Tradition, culture and patriarchy

Religion and culture are not homogeneous ideas but emerge from social, political and economic contexts. They exist in specific historical time and geographies, and they are also constantly changin. One of the most important features of both religion and culture are that they are both linked to power and are described and defined by people in power (because of patriarchy, the people in power are often men).

Both religion and culture reflect patriarchies and are used to maintain patriarchal structures. Articulations of patriarchy vary in different cultures and religions, nevertheless, cultures and religions privilege ‘masculinities’ while subordinating ‘femininities’. Additionally, cultures and religions rely on specific masculinities and femininities to reproduce themselves, which more often than not is accomplished through violence.

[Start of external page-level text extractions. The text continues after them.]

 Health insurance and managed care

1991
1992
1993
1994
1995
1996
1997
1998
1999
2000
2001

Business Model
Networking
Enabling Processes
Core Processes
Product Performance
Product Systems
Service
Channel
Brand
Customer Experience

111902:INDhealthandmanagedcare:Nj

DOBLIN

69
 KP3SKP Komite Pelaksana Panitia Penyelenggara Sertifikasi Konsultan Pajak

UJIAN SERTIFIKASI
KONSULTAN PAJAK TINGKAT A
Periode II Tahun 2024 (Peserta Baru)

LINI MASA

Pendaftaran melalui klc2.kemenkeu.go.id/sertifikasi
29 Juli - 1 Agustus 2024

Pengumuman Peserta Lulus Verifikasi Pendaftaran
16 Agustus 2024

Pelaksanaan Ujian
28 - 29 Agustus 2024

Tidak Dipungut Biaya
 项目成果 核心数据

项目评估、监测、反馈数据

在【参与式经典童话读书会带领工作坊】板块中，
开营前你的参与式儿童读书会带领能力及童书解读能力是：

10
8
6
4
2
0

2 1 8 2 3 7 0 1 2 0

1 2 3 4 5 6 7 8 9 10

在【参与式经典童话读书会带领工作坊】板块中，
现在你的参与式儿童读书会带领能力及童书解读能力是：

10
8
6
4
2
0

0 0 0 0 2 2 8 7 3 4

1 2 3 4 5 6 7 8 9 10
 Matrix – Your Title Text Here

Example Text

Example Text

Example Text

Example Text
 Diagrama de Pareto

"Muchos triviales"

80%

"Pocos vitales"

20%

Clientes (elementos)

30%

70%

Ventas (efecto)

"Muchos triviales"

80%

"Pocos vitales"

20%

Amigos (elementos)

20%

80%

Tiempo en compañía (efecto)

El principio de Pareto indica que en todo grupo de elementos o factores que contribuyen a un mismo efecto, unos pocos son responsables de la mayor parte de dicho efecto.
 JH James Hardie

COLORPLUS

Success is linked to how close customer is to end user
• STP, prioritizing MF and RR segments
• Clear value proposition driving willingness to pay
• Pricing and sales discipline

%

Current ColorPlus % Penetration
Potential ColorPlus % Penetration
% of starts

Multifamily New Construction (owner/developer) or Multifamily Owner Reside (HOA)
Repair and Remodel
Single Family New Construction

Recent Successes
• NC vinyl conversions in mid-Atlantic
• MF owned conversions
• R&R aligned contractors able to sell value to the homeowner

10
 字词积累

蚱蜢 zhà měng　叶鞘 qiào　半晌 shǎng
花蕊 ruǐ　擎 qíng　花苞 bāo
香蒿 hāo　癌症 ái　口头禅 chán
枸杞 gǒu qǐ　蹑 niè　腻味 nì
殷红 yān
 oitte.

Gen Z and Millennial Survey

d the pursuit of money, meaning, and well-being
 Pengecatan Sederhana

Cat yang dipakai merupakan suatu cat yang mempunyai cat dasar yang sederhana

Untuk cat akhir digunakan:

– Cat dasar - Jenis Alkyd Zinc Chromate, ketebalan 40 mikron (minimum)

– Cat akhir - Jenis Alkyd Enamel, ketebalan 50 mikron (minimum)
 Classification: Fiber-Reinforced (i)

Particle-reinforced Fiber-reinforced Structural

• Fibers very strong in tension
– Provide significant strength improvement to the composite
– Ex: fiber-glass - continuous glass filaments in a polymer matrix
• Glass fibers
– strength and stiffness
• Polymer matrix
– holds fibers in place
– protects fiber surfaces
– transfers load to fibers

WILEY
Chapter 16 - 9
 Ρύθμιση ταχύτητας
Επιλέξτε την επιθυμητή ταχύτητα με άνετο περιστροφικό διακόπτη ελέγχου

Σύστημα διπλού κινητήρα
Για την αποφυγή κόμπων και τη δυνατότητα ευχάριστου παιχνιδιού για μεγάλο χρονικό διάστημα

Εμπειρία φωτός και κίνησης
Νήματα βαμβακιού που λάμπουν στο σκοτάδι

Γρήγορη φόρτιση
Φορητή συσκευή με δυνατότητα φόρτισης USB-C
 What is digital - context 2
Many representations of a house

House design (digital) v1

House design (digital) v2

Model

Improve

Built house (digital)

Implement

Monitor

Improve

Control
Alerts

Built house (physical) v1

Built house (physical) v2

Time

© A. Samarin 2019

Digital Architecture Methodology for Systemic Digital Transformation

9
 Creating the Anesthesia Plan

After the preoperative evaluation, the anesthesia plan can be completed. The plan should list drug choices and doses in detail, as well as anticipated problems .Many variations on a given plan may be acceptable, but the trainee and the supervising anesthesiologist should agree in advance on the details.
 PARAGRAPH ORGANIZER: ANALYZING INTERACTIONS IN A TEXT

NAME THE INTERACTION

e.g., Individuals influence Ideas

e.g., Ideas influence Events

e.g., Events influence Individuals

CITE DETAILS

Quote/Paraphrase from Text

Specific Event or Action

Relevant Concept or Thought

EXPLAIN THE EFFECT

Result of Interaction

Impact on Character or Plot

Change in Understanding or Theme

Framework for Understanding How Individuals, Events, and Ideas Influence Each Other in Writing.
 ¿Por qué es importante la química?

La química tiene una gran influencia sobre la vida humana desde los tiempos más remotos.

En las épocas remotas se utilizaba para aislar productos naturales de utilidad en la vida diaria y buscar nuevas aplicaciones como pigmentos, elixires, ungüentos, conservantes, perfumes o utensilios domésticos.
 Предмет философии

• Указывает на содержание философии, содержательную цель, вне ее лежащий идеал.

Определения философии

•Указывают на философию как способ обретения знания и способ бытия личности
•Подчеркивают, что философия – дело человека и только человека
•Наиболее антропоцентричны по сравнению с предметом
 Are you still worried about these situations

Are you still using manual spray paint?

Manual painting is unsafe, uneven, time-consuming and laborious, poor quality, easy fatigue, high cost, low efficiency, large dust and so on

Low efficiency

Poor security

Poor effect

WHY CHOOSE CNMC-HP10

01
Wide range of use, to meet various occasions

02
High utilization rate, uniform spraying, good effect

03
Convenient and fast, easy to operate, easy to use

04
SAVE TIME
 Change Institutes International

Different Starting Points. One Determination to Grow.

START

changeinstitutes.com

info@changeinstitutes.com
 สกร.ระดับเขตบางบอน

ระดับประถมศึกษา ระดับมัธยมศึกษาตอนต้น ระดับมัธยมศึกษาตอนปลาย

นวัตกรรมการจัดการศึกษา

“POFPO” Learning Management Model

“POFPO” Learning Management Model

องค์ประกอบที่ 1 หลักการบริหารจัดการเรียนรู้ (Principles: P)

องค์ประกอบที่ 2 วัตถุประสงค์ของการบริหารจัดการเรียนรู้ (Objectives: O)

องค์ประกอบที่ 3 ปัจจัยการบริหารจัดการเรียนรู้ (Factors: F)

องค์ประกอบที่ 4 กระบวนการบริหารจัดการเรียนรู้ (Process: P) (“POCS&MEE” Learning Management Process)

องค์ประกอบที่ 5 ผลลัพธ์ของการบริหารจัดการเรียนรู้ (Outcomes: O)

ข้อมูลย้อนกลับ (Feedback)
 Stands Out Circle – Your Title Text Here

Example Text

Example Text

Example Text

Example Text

Traditional cultural practices and beliefs reflect the values and beliefs held by members of a community for periods often spanning generations. Some of these are beneficial to all members, while others have become harmful to a specific group, such as women or LGBTI people. Some examples of harmful traditional practices include female genital mutilation (FGM), early marriage, the various taboos or practices which prevent women from controlling their own fertility, nutritional taboos and traditional birth practices, son preference and its implications for the status of the girl child, female infanticide and early pregnancy. Many people are unaware that these forms of ‘tradition’ run against their basic human rights, and even if aware of human rights frameworks and policies, many people are not in a position to exercise them.